-- INPUT FOR THIS TASK --

────────────────────────────────────────

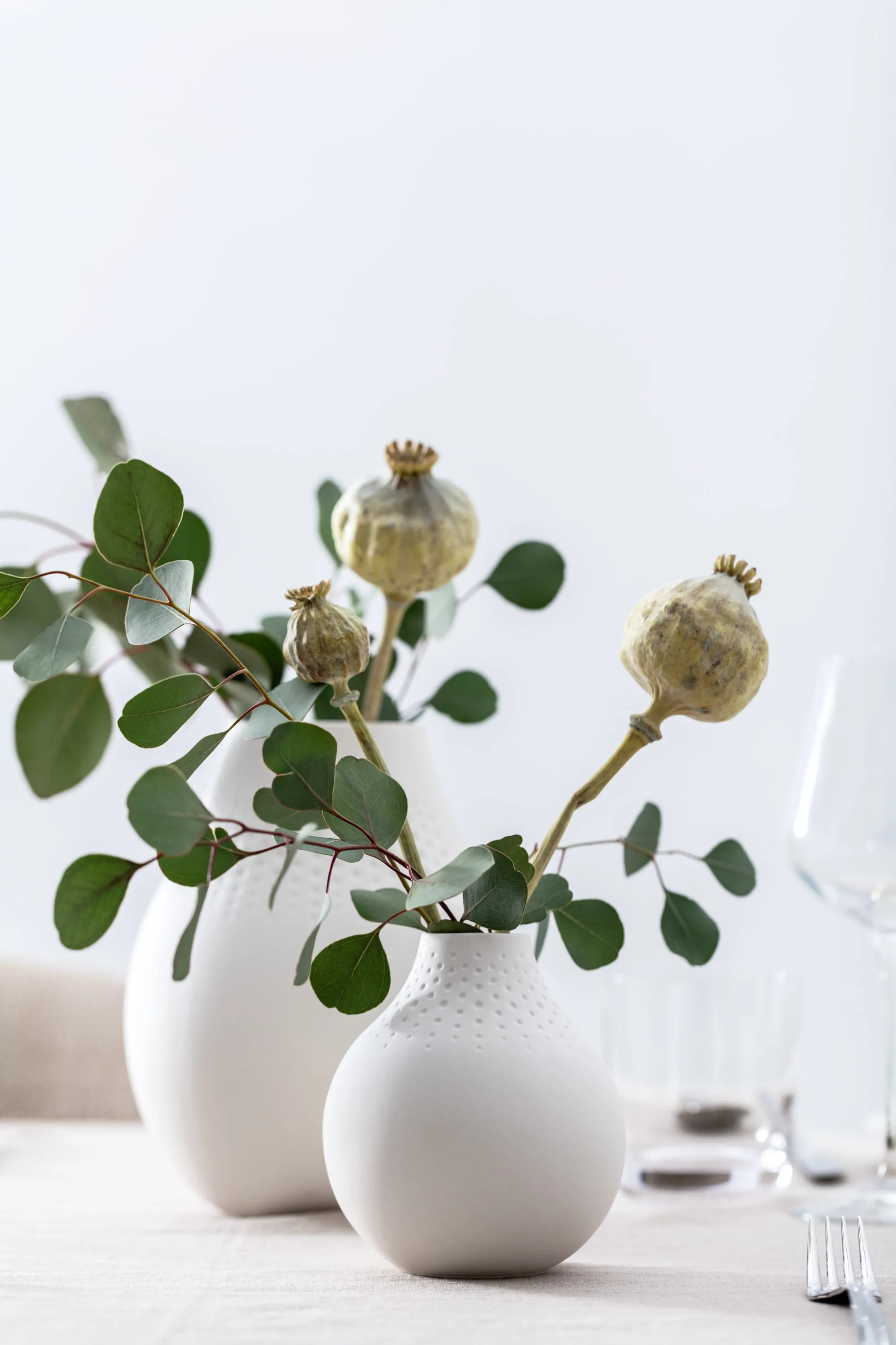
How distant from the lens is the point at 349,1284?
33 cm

────────────────────────────────────────

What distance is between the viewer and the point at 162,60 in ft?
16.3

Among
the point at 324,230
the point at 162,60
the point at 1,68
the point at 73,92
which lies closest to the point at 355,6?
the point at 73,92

────────────────────────────────────────

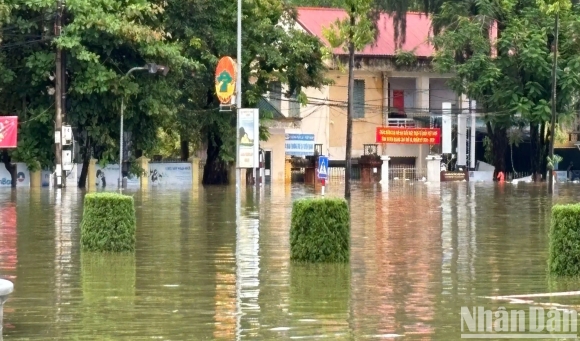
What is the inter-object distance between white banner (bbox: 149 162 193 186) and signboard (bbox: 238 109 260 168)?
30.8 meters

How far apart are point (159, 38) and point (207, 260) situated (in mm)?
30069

────────────────────────────────────────

-- EXERCISE PROMPT --
Extract each line above that contains the word "between", and copy every such line in full.

-- RESULT FOR THIS EXERCISE --
What distance is between the viewer and the point at 162,60 in ft?
What is the inter-object distance between white banner (bbox: 149 162 193 186) and signboard (bbox: 238 109 260 168)?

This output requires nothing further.